Au milieu de l’audience, il ressort que la peine pour la tentative de vol de cric avait été ajournée pour laisser une chance au prévenu. Le président de séance vérifie que le prévenu avait bien compris les enjeux : « C’est quoi le principe d’un ajournement de peine ?

— C’est d’avoir un contrat de travail et un justificatif de domicile.

— Quoi d’autre ? Le plus important !

— Ne pas commettre d’autres délits… Mais on m’a mis tentative de vol pour le cric à cause de mon casier, commence à s’énerver le prévenu.

— Vous vous enfoncez tout seul. Là, on est à 10 ans de prison encourus et on va se revoir pour la peine du cric… Le contrat, c’était aucune nouvelle infraction ! »

L’avocate qui représente le policier entame la ronde des plaidoiries en rappelant que son client a reçu trois jours d’ITT. Elle demande 500 euros au titre du préjudice moral et 500 euros en vertu de l’article 475-1 du Code de procédure pénale. L’avocat des deux hommes volés plaide à son tour et demande 2 750 euros pour le propriétaire de la voiture (préjudices matériel et moral confondus) et 3 850 euros (préjudices matériel et moral confondus) pour celui à qui appartenaient les tickets et qui assure avoir été directement menacé.

Dans ses réquisitions, la procureure distingue les deux cas et commence par celui de Monsieur B., qu’elle invite à déposer plainte pour violences policières s’il estime nécessaire. « C’est votre droit », insiste-t-elle.
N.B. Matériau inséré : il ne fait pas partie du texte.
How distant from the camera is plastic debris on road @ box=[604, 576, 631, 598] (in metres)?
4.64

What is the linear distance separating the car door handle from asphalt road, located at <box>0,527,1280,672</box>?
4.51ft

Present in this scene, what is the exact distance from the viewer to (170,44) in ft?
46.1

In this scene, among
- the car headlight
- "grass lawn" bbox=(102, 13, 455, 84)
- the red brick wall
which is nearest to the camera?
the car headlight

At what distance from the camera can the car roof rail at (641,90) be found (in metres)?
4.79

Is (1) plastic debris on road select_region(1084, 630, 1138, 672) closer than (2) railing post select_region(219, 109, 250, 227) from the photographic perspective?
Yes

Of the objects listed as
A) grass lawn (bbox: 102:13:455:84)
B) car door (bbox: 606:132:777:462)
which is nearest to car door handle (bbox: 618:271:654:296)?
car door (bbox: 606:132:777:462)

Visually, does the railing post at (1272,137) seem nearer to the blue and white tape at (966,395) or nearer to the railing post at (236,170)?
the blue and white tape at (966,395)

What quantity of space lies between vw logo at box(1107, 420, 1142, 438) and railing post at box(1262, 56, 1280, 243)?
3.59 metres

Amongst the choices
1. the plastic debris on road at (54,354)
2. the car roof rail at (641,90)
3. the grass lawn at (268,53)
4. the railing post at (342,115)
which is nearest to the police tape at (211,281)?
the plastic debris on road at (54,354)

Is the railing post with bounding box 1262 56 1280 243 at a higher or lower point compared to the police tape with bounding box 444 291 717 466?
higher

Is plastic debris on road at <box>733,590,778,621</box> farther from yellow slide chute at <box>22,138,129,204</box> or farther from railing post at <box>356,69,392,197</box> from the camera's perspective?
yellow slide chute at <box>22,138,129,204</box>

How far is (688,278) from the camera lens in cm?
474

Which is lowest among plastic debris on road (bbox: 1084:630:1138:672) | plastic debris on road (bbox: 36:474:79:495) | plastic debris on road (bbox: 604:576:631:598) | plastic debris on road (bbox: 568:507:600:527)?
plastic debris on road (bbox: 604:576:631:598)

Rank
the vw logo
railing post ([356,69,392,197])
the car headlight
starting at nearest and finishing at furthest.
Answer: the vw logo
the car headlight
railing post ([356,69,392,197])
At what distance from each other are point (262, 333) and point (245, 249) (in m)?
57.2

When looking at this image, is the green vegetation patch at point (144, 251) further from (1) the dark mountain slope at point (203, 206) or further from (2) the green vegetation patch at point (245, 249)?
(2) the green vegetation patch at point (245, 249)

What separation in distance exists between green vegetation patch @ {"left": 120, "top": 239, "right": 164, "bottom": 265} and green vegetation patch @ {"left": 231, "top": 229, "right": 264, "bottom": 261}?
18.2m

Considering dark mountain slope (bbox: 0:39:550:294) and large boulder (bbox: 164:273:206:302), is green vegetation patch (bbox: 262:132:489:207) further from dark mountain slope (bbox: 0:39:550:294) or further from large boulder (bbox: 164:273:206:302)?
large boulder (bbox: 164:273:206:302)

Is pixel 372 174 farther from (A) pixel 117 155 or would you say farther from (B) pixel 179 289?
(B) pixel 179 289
Cette précision faite, elle rappelle le casier de Monsieur B., lourd de sept mentions à seulement 22 ans, dont presque deux passés en prison. Elle requiert 18 mois de prison avec maintien en détention. Pour son acolyte, Monsieur P. au casier moins chargé (six condamnations, essentiellement pour des affaires de stupéfiants), elle demande 8 mois de prison en semi-liberté, sans maintien en détention.

Leur avocate plaide la relaxe pour la rébellion dans le cas de Monsieur B. Quant à la peine, elle demande du mixte : « La peine doit être prononcée à l’aune du casier et de la personnalité, mais aussi de la gravité des faits. Ici, il s’agit du vol de tickets de loto à travers une fenêtre ouverte. » Pour Monsieur P., elle plaide la relaxe pour les menaces et demande un aménagement de peine sous bracelet électronique à domicile pour que le prévenu puisse continuer à aider sa mère, atteinte d’un cancer depuis 2017.

Verdict : Monsieur B. est relaxé pour les faits de rébellion mais condamné pour le reste à douze mois de prison avec maintien en détention. Monsieur P. est déclaré coupable du recel et des menaces et condamné à huit mois de prison sous bracelet électronique mais avec un maintien en détention à Fresnes jusqu’à sa mise en place. Ils devront verser 1 250 euros au propriétaire de la voiture et 2 550 euros à la seconde victime (préjudices matériel et moral confondus), de manière solidaire. Du fait de la relaxe pour la rébellion, le policier est débouté de ses demandes.